Excerpts from a spatial dataset:
::::::

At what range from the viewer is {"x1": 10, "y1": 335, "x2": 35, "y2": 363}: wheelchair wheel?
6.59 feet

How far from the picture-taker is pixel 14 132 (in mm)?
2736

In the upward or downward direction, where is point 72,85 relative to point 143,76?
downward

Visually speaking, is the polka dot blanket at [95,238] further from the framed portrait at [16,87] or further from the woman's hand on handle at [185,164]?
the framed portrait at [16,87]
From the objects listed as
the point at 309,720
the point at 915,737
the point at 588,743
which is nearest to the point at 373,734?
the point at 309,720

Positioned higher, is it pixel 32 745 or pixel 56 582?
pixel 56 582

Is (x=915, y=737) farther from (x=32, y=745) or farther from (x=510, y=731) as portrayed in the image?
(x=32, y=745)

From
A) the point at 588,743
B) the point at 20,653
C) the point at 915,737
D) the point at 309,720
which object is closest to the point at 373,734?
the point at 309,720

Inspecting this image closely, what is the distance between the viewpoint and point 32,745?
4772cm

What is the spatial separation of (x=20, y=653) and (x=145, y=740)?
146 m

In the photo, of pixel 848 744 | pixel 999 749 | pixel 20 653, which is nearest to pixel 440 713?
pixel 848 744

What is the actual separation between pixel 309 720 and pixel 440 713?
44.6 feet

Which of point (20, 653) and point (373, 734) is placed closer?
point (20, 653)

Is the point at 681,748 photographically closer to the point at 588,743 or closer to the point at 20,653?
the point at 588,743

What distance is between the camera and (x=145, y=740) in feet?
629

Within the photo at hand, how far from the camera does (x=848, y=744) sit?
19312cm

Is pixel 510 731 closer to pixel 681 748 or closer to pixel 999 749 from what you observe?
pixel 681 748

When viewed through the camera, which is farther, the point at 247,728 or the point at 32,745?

::::::

| Task prompt |
Format everything from the line containing "Which of point" down to the end of the items as a Markdown table with the columns n and Line, leaving out blank lines. Number each row in the n column.

| Result of this exercise |
| n | Line |
|---|---|
| 1 | Which of point (20, 653) and point (373, 734) is placed closer? |
| 2 | point (20, 653) |
| 3 | Is the point at 681,748 photographically closer to the point at 588,743 or closer to the point at 20,653? |
| 4 | the point at 588,743 |
| 5 | What distance is between the camera and (x=145, y=740) in feet? |
| 6 | 629 |
| 7 | Within the photo at hand, how far from the camera does (x=848, y=744) sit? |
| 8 | 19312cm |
| 9 | Is pixel 510 731 closer to pixel 681 748 or closer to pixel 999 749 from what you observe? |
| 10 | pixel 681 748 |
| 11 | When viewed through the camera, which is farther, the point at 247,728 or the point at 32,745? |